Reinforcing Luxembourg's economic and social resilience
The Commission considers that Luxembourg's plan is expected to contribute to effectively addressing all or a significant subset of challenges identified in the relevant country-specific recommendations (CSRs). Specifically, it contributes to addressing CSRs on labour market policies through addressing skills mismatches and enhancing the employability of older workers. It also contributes to increasing the resilience of the healthcare system, increasing available housing, the green and digital transitions, and the enforcement of the anti-money laundering framework.
The plan represents a comprehensive and adequately balanced response to Luxembourg's economic and social situation, thereby contributing appropriately to all six pillars of the RRF Regulation.
Supporting flagship investment and reform projects
Luxembourg's plan proposes projects in five European flagship areas. These are specific investment projects dealing with issues that are common to all Member States in areas that create jobs and growth and are needed for the green and digital transitions. For instance, Luxembourg has proposed measures aimed at increasing the effectiveness and efficiency of public administration service through enhanced digitalization.

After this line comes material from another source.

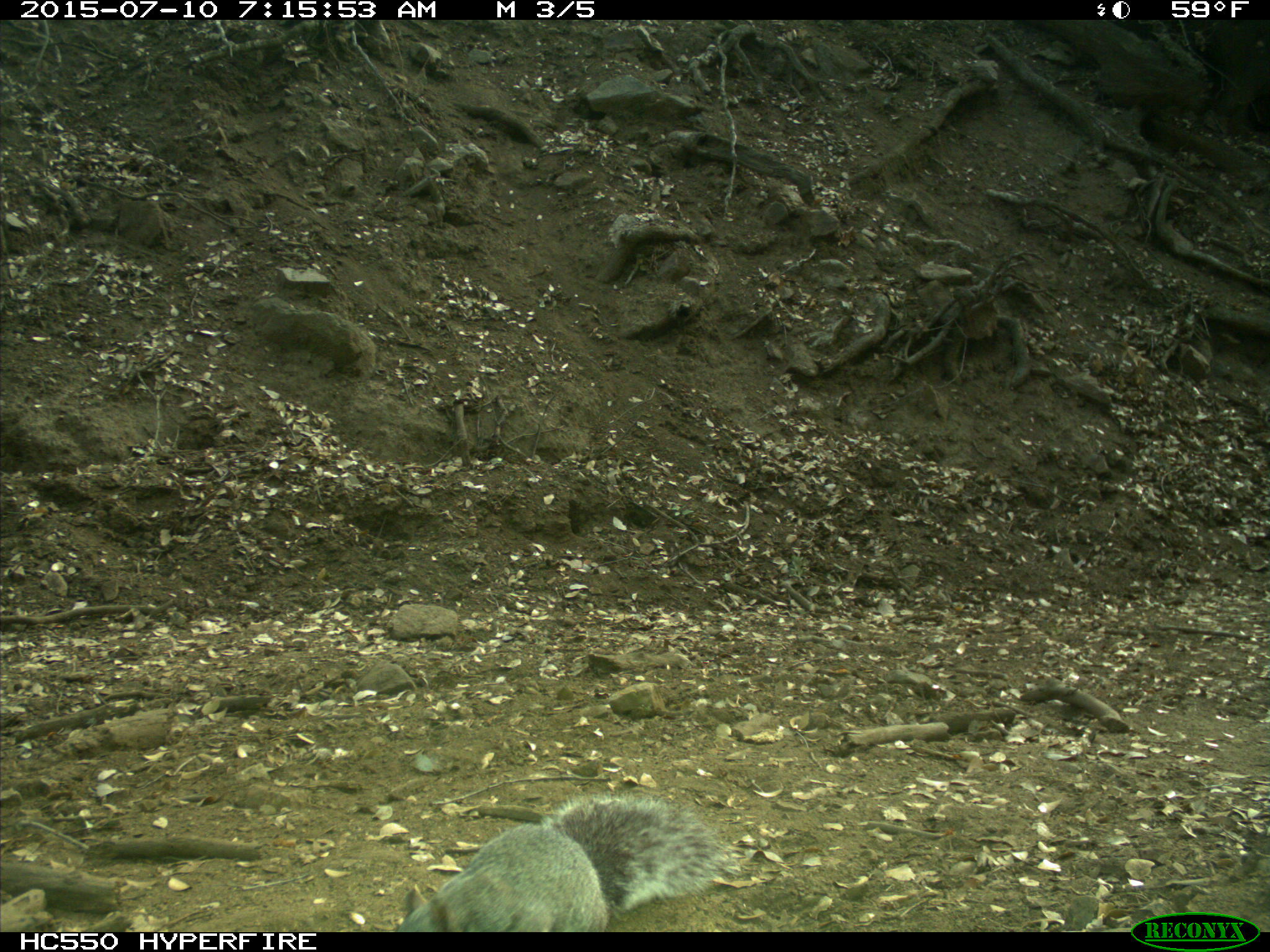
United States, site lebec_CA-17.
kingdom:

An Economy that Works for People Executive Vice President Valdis Dombrovskis said: “Congratulations to Luxembourg for designing a recovery plan whose focus on the green and digital transitions goes way beyond the minimum requirements. This will make a significant contribution to Luxembourg's recovery from the crisis, promising a brighter future for its young people by investing in digital skills programmes, training for jobseekers and the unemployed, as well as increasing the supply of affordable and sustainable housing. These investments will make Luxembourg's economy fit for the next generation. It is also good to see Luxembourg's plans to invest in renewable energy and further digitalize its public services – both areas with potential for solid economic growth.”
The assessment also finds that none of the measures included in the plan significantly harm the environment, in line with the requirements laid out in the RRF Regulation.
The control systems put in place by Luxembourg are considered adequate to protect the financial interests of the Union. The plan provides sufficient details on how national authorities will prevent, detect and correct instances of conflict of interest, corruption and fraud relating to the use of funds.
Economy Commissioner Paolo Gentiloni said: “Although its financial contribution is relatively limited in size, Luxembourg's recovery and resilience plan is set to deliver real improvements in a number of areas. Particularly positive is the strong focus on supporting the Grand Duchy's climate transition, with important measures to encourage the take-up of electric vehicles and increase energy efficiency in buildings. Citizens will also benefit from the drive to boost digital public services and provide more affordable housing. Lastly, I welcome the fact that the plan includes significant steps to further reinforce the anti-money laundering framework and its enforcement."
The Commission has today adopted a proposal for a Council Implementing Decision to provide €93m in grants to Luxembourg under the RRF. The Council will now have, as a rule, four weeks to adopt the Commission's proposal.
The Council's approval of the plan would allow for the disbursement of €12m to Luxembourg in pre-financing. This represents 13% of the total allocated amount for Luxembourg.
The Commission will authorize further disbursements based on the satisfactory fulfilment of the milestones and targets outlined in the Council Implementing Decision, reflecting progress on the implementation of the investments and reforms.